As I write this mini essay, North America and Europe is slowly reaching the end of the road for autumn (fall). Very soon, it will be winter.
Right now, the landscape looks dull – the deciduous trees have lost their leaves and look grey, as if they have lost their vitality. We have had the first bout of snow followed by rigid temperatures so the ground is frozen. Some days the sun shines brightly but on other days it is overcast. All in all, it looks dull and lugubrious.
But the early to mid autumn wasn’t like this. It was vibrant and full of life. In fact, autumn is the season for nature lovers and photographers as the landscape turns into medley of colors; it is the season of harvest and abundance. It is a mesmerizing sight even when the leaves start dropping off their branches and float around the wind before falling to the ground.

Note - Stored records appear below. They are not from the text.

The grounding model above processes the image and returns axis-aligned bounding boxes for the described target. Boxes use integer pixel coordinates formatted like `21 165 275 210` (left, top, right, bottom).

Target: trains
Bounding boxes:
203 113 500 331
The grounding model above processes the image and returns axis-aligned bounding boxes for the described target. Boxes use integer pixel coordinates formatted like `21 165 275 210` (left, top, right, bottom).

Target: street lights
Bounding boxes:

Here is My YouTube Video on the Changing of Colors during the Fall
And since time immemorial, writers and poets have dwelt upon this autumnal beauty.
John Keats on the Beauty of Autumn
Here is John Keats beginning his poem ‘To Autumn’

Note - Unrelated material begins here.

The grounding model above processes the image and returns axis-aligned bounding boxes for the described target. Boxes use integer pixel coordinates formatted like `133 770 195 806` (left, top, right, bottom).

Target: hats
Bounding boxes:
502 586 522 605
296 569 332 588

Season of mists and mellow fruitfulness,
Close bosom-friend of the maturing sun;
Conspiring with him how to load and bless
With fruit the vines that round the thatch-eves run;
To bend with apples the moss’d cottage-trees,
And fill all fruit with ripeness to the core;
To swell the gourd, and plump the hazel shells
With a sweet kernel; to set budding more,
And still more, later flowers for the bees,
Until they think warm days will never cease,
For summer has o’er-brimm’d their clammy cells.
Keats doesn’t mince words in describing the plenty of the autumn. In short, autumn is about plenty, bounty, harvest etc.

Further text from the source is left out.